Bowel obstructions from mechanical causes can present with a sudden and dramatic localized colicky pain, and this presentation is typically associated with an acute obstruction. Patients experiencing bowel obstructions may be nauseated and vomiting. They may be extremely restless, diaphoretic and anxious (Porth, 2005). Obstruction of the large bowel has moderate colicky pain in the lower abdomen and irritable bowel syndrome (IBS) can present with a non-radiating sharp pain over a wide abdominal area (Jarvis, 2004). Small bowel obstructions present with colicky intermittent pain that corresponds to peristaltic waves meeting an obstruction. Like apendicitais, an autonomic nervous system response causing diaphoresis and nausea is present in the large and small bowel obstructed patient. Clinical manifestations such as vomiting, constipation, abdominal distension, hypovolemia and metabolic acidosis may be observed after complete obstruction. Ultrasound, plain film radiography and CT scans are utilized in the diagnosis process (Huether, 2006).

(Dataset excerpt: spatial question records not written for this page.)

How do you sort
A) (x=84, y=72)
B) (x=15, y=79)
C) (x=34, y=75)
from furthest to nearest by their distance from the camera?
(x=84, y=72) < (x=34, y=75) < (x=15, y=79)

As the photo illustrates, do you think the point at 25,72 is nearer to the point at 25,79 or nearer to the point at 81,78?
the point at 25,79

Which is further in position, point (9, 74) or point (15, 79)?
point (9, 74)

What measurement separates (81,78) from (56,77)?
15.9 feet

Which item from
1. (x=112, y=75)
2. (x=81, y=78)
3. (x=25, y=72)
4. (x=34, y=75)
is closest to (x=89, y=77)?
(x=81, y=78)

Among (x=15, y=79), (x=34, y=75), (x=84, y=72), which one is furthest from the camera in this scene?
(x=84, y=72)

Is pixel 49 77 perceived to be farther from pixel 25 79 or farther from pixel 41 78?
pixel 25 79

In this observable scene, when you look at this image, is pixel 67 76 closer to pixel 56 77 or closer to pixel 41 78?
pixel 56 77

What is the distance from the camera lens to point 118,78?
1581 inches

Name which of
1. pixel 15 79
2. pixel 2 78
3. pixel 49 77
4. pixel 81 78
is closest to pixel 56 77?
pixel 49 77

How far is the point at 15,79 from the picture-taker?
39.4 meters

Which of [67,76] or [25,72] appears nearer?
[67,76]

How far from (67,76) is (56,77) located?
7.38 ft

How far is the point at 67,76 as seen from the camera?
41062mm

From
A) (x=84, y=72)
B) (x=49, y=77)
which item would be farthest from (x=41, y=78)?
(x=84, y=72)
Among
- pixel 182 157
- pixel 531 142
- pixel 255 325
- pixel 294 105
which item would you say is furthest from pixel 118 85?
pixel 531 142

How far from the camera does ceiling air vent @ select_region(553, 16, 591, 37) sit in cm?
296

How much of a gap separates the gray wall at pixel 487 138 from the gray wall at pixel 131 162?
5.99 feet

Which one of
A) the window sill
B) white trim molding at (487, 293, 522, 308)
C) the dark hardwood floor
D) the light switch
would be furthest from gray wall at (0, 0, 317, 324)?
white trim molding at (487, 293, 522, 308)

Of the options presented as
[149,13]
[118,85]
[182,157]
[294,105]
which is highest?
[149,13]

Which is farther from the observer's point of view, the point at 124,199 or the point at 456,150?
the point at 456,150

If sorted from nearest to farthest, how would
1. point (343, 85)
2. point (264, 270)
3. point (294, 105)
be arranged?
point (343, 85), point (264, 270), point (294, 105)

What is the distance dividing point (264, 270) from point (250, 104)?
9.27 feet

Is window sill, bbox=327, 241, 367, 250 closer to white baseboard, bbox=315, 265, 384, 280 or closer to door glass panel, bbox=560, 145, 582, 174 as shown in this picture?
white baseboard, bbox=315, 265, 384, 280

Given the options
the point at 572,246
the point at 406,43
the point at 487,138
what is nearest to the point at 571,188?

Mesenteric Ischemia or adenitis can result in abdominal pain that is isolated or diffuse, and abdominal pain is the most common symptom of mesenteric adenitis. A blockage or a decrease in the blood supply to the bowel, from a thrombus or embolus, is the main cause of mesenteric adenitis. A cramping abrupt onset located in the peri-umbilical area or diffusely located in the abdomen is associated with mesenteric adenitis. The pain can specifically be located to either the center of the abdominal cavity, or the lower right side of the abdomen. this right side area is referred to as the right iliac fossa. It is possible to have the pain spread to other parts of the abdomen, but practitioners normally look to these two areas as a way to identify mesenteric adenitis. The abdominal pain is not normally severe, but is often described as very uncomfortable (Bickley and Szilagyi, 2009).